start Selected text

[Air-l] multitasking

richard hall rhall at umr.edu
Sun Oct 15 04:47:16 PDT 2006


In fact, I have a student doing a thesis on a study of the usability of quad
panel displays, which has many multi-tasking aspects.

First there is definitely a literature in experimental psychology on
multi-tasking, which pretty strong suggests it's bad - the sum of
performance on tasks performed in sequence is better than performance on the
tasks performed simultaneously (which is operationalized as going back and
forth between the two). However, like much of basic research in psychology,
it's strong in controls, but not real strong in ecological validity. One of
the classic studies, involved tasks involving identification of basic
shapes. (rebenstein et al., Journal of Experimental Psych) and there are a
number of others. Basically the idea is that you develop a schema/framework
that is guiding you in one task and it takes additional resources every time
you move to another task and then apply another schema -

Besides the fact that this is not a real task anyone would ever do when
multi-tasking, differences with the applications of multi-tasking as we are
discussing them are that the students may well have developed sort of meta
schemas (my term) from lots of practice so that all the multi-tasks together
are sort of one big task.

More importantly, in my student's research he had participants complete a
web design task using dreamweaver, while using video screen-capture
tutorials and he defined multi-tasking as degree of switching among windows
(not necessarily monitors) and found that multi-tasking actually helped
performance. Of course, in his case the multi-tasks were sort of like
sub-tasks of one big task. So, his interpretation is that multi-tasking can
actually be effective, when the multiple tasks help one another - all are
aiming at one goal - not indpendent tasks. For the record, we publish all
the thesis on line and we'll do that after he defends.

More anecdotally, I will say, in my experience, it's not very fun to lecture
or carry on a meeting or a conversation when your "audience" is doing other
stuff, though I'm not a big fan of lecture much anymore anyway.

Finally, my students are always trying to get me to IM and I find it
annoying in the same way the phone is annoying and, for the same reason that
I really like email. I like responding to stuff when I have a break in my
tasks, and don't like the invasive nature of these tools that  put the
burden on the responder to respond, when it seems to me that the burden
should be on the one who initiates the conversation to wait until the
responder wants to respond (if that makes sense).

... Richard

-- 
Richard H. Hall    
http://richardhhall.org




On 10/14/06 12:12 PM, "Barry Wellman" <wellman at chass.utoronto.ca> wrote:

> As this is the Association of Internet RESEARCHERS, I wonder if anyone has
> done any Research on multitasking -- to address the interesting
> conjectures that a bunch of people have.

end Selected text
start Provided data

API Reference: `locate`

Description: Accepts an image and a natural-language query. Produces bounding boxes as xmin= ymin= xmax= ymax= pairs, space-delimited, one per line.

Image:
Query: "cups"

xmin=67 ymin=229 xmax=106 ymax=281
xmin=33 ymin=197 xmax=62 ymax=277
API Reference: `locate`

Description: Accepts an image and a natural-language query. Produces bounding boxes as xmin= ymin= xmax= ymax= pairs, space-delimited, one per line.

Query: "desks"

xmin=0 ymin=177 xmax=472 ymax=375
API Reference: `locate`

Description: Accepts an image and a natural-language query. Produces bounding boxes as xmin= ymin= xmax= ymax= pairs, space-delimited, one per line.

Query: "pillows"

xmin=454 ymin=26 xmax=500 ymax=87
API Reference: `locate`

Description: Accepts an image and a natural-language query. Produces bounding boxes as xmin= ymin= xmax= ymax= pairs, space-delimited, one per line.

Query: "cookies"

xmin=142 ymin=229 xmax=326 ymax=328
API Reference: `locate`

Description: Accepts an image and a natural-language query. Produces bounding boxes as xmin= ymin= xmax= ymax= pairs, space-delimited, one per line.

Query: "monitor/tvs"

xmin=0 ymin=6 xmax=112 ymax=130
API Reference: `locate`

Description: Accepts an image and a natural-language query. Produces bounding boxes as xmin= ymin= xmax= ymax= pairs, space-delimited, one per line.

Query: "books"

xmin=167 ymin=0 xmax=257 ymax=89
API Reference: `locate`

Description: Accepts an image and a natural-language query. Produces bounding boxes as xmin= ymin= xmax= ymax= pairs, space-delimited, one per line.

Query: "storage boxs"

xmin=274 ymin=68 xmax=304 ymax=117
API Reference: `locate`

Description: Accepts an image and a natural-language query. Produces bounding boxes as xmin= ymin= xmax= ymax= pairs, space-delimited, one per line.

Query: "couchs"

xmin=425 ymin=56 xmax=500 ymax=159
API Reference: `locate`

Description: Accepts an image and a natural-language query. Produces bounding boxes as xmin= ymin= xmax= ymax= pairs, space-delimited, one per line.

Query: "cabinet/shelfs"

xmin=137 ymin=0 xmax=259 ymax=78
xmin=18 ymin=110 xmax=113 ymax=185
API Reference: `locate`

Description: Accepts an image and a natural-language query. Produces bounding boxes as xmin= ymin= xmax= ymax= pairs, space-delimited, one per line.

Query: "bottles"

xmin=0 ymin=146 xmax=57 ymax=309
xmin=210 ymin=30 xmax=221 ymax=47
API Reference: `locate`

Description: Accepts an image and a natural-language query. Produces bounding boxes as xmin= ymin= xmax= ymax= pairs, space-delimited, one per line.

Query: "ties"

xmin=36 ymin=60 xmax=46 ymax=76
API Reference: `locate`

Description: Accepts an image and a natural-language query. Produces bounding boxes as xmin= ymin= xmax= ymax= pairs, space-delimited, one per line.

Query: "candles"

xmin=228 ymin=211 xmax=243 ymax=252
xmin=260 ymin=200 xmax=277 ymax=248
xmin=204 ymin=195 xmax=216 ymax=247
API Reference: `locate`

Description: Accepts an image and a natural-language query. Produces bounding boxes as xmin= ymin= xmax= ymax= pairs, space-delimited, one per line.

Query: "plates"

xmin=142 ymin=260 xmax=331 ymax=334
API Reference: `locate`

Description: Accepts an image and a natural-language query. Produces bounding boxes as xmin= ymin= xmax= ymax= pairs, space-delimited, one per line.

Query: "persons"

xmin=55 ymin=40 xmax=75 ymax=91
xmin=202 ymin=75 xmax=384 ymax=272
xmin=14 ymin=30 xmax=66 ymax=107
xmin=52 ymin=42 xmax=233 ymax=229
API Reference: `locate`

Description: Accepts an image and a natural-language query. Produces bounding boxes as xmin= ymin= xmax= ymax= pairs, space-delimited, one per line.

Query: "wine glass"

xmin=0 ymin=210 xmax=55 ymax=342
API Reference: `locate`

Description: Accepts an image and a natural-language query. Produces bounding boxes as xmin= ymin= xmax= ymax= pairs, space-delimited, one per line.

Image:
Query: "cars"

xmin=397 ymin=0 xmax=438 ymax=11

end Provided data

- Goals -
1. Summarize the post on multitasking in two sentences.
2. According to the post on multitasking, what software did the student's participants use to complete the web design task?

- Task-by-task outputs -
1. Experimental psychology research suggests that multitasking is bad, because tasks performed in sequence yield better performance than tasks performed simultaneously, though such studies are strong in controls but weak in ecological validity. A student's thesis on a web design task found that switching among windows actually helped performance, which he interprets as showing that multitasking can be effective when the tasks all aim at one goal.

2. They used Dreamweaver.